** Records to process **
+-------+
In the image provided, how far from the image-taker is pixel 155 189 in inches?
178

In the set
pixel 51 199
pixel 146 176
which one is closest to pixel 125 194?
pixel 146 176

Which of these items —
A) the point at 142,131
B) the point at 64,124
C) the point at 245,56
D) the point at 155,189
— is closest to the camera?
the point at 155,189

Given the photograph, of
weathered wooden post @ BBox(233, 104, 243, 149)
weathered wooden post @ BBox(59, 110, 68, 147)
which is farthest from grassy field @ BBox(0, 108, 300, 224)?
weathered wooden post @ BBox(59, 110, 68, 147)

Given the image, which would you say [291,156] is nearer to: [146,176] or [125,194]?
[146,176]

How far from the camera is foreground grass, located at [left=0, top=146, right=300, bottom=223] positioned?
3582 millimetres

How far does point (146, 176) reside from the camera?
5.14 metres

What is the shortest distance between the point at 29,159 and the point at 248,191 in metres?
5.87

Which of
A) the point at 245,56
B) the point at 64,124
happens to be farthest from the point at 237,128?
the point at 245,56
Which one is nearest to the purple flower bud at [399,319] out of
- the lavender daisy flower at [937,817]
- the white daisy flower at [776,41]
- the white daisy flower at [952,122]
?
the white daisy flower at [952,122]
+-------+
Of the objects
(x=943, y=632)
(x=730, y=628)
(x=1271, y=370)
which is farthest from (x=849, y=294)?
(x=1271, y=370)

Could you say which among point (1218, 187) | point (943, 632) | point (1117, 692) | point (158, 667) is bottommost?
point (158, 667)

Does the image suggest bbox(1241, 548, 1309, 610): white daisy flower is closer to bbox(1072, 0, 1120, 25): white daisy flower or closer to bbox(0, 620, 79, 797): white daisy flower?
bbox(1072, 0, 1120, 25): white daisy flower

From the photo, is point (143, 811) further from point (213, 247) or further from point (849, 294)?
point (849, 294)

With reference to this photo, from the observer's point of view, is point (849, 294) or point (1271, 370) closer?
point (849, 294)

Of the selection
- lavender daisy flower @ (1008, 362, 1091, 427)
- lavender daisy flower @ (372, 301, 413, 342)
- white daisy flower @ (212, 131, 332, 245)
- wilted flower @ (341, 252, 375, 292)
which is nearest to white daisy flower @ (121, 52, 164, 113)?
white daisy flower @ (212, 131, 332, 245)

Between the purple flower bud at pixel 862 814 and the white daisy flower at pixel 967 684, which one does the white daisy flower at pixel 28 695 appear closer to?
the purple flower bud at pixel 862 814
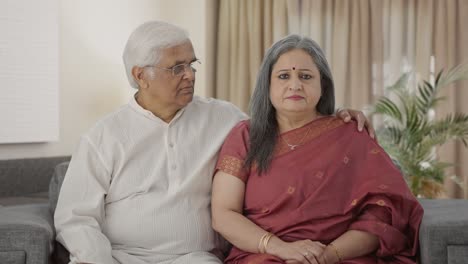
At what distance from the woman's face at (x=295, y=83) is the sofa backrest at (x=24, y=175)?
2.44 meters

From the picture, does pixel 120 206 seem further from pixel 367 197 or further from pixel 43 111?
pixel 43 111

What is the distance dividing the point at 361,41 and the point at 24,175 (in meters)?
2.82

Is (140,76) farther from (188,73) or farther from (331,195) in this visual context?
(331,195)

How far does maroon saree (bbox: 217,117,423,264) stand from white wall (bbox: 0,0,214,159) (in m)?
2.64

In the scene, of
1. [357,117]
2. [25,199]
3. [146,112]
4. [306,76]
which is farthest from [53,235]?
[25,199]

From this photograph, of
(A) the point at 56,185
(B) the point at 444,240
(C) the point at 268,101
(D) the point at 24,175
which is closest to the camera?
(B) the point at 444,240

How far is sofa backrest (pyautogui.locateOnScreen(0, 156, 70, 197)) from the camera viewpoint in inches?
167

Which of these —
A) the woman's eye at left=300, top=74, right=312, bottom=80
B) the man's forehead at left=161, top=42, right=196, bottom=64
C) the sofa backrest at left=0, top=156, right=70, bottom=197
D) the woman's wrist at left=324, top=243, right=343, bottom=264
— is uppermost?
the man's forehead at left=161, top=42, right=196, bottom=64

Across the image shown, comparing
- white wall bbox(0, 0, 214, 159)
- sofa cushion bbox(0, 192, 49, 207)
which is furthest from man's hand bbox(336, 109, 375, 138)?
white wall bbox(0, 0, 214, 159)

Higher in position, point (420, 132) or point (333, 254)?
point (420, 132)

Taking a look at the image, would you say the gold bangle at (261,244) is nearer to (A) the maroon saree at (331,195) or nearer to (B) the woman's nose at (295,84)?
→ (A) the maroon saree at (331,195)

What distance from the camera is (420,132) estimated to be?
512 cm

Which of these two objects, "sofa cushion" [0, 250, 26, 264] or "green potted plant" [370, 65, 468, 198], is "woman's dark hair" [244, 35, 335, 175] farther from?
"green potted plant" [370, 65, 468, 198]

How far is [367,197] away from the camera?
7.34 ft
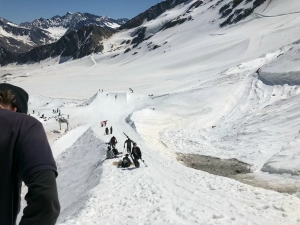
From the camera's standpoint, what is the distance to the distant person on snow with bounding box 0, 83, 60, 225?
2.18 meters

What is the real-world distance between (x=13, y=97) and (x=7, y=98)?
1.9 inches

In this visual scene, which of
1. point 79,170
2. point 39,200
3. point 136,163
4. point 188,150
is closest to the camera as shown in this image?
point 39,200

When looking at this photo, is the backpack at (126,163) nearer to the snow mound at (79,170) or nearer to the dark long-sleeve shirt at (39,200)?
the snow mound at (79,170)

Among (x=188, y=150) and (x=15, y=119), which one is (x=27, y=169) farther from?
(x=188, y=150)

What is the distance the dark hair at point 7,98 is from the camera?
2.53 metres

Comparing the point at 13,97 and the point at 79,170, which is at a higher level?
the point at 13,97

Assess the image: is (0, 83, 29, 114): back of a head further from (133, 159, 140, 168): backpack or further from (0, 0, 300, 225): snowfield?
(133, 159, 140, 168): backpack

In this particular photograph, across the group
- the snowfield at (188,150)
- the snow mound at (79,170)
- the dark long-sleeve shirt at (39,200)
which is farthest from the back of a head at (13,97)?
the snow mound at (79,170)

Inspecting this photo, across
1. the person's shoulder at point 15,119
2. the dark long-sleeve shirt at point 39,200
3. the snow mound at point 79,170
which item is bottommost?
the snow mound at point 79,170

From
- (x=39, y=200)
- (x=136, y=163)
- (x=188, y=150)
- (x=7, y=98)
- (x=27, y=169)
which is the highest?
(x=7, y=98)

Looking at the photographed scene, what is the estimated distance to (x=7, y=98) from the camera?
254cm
+-------+
** Exercise objective **
Pick out each line in the entries above that contains the string "sleeve", and copy those lines in full.

** Completed exercise **
When looking at this photo, is the backpack at (126,163) nearer to the snow mound at (79,170) or nearer to the dark long-sleeve shirt at (39,200)?
- the dark long-sleeve shirt at (39,200)
2. the dark long-sleeve shirt at point 39,200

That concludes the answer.